Eskom to get R20bn from state

2010-11-11 13:17

Government announced today that Cabinet has approved a R20-billion equity injection for Eskom over three years in a bid to strengthen the utility’s finances and tame tariff increases.

However, government spokesperson Themba Maseko withdrew an earlier statement that the lifeline would be funded by selling off non-core state assets, saying this had not been approved by the relevant ministerial cluster.

The money will therefore have to be found as part of the regular budget process.

“In the Cabinet statement this morning it was indicated that the equity injection of R20 billion to Eskom would be funded through the liquidation of non- strategic and non-core assets.

“This was incorrect, as this recommendation was not approved by the economic sector for employment and development cluster.

“The correct position is that the R20 billion equity injection to Eskom will be funded through the minister’s committee on the budget as part of the budgeting process. We regret the error.”

Maseko said it was not excluded that in future state assets may be sold to fund the cash-strapped electricity utility.

The fresh funding initiative comes on the back of an announcement last month that the state has nearly doubled Eskom’s guarantee framework from R176 billion to R350 billion, to ensure it can complete the Kusile Power Station.
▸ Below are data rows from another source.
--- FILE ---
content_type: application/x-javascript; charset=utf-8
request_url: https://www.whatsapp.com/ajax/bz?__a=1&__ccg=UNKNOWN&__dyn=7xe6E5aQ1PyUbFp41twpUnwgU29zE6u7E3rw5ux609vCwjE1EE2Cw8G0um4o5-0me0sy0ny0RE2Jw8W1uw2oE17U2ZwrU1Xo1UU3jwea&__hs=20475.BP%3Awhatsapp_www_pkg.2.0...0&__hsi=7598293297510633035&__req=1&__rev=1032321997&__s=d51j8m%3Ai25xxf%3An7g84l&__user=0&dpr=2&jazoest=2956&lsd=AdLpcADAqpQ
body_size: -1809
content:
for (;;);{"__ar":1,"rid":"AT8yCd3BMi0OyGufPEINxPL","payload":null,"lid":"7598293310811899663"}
“The need to strengthen the Eskom balance sheet is an important challenge. Doubts were starting to emerge in the market place about Eskom’s ability to continue with its build programme, and particularly the Kusile project, and we believe that if we extend the guarantee and also provide the R20 billion equity, we are strengthening Eskom’s ability to go even to the markets to raise additional capital,” he said.

“We want to get rid of any doubts about government’s commitment to ensure that Eskom continues with its build programme,” Maseko said.
The latest lifeline to Eskom could be seen as a government attempt to shield consumers from further large electricity price increases, and the economy from the inflationary impact of these.
“Government is also trying to fight the inflationary effect of the huge tariff increases that Eskom has been imposing.
“They still have a responsibility of submitting tariff increase proposals that they think will strengthen the balance sheet but we are not likely to see tariff increases in the region of 30% to 40%. That is what we are trying to do with this initiative.”
Maseko would not comment on whether Eskom was given the cash injection on condition that it would temper its demands for tariff increases. It began implementing average annual increases of 25% this year for three years.
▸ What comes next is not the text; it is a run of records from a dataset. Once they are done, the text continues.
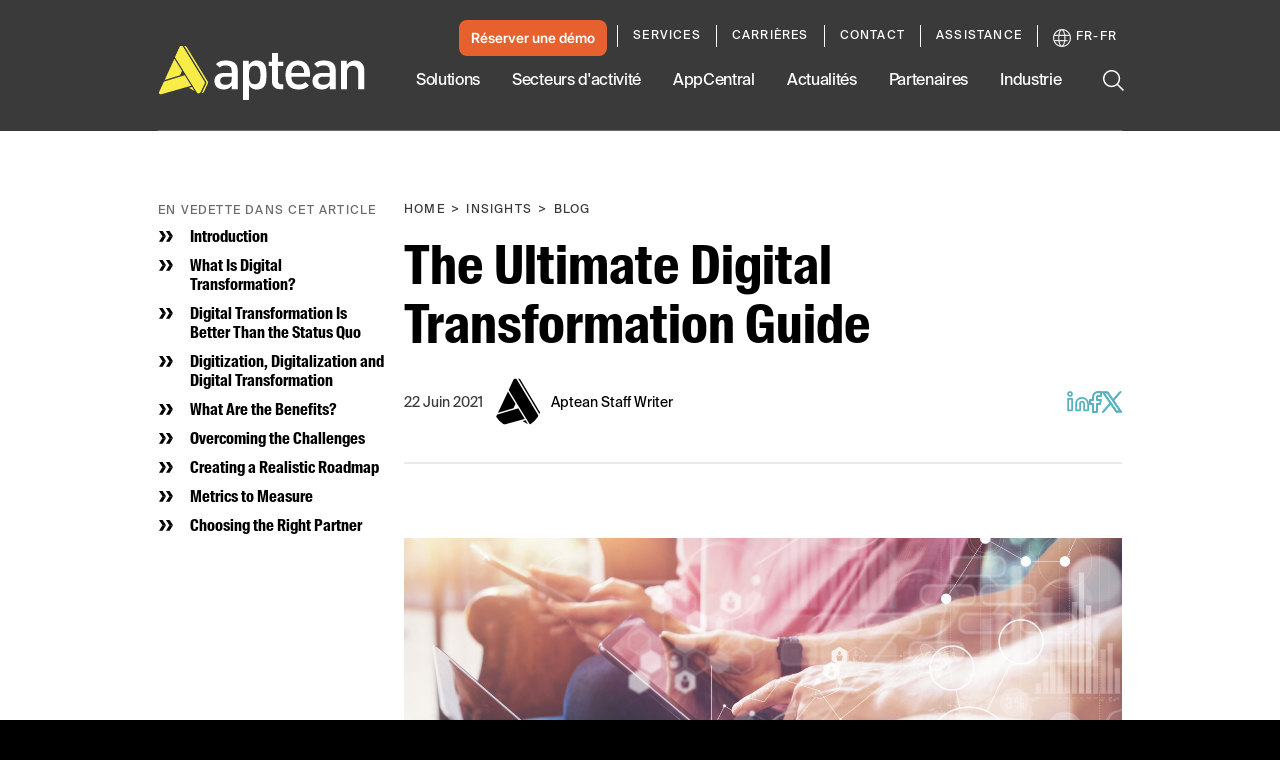

--- FILE ---
content_type: text/css
request_url: https://tags.srv.stackadapt.com/sa.css
body_size: -11
content:
:root {
    --sa-uid: '0-33cd3639-fdde-5602-6b4d-d89aae7d9379';
}

--- FILE ---
content_type: text/plain
request_url: https://c.6sc.co/?m=1
body_size: 2
content:
6suuid=e7263e17a11301008a7c6a69910300003de43000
Eskom had asked for increases of 45% percent. It said later that the National Energy Regulator’s refusal to approve these had contributed to it facing a shortfall of up to R190 billion over seven years.
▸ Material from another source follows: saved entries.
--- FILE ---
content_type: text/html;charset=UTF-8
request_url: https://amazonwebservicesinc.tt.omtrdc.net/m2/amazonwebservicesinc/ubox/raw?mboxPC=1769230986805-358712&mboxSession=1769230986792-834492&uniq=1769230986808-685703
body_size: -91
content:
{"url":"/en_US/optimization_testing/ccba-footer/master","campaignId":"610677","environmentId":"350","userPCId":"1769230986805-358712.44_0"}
“We want to strengthen their balance sheet,” Maseko said, adding that Cabinet did not “want to raise expectations” with the public on prices.

Eskom hopes to spend more than R385 billion over the next five years to build the new infrastructure it needs to meet the country’s electricity demand, and prevent a repeat of the 2008 power crisis that cost the economy billions.

Maseko noted that secure electricity supply was vital for implementing the government’s new economic growth path and achieving its aim of creating millions of jobs.

“We were going through a period of load-shedding that we think is something that needs to be avoided at all cost,” he said.
“Provision of energy is a key element of making sure that we grow our economy, and therefore we think it is absolutely essential that Eskom be given the space to increase its capacity to provide electricity.”

South Africa’s power needs are expected to double by 2030.

Econometrix economist Tony Twine said the funding decision could indeed contribute to lower tariff increases beyond the next three years, both directly and indirectly by reducing Eskom’s interest bill on borrowings.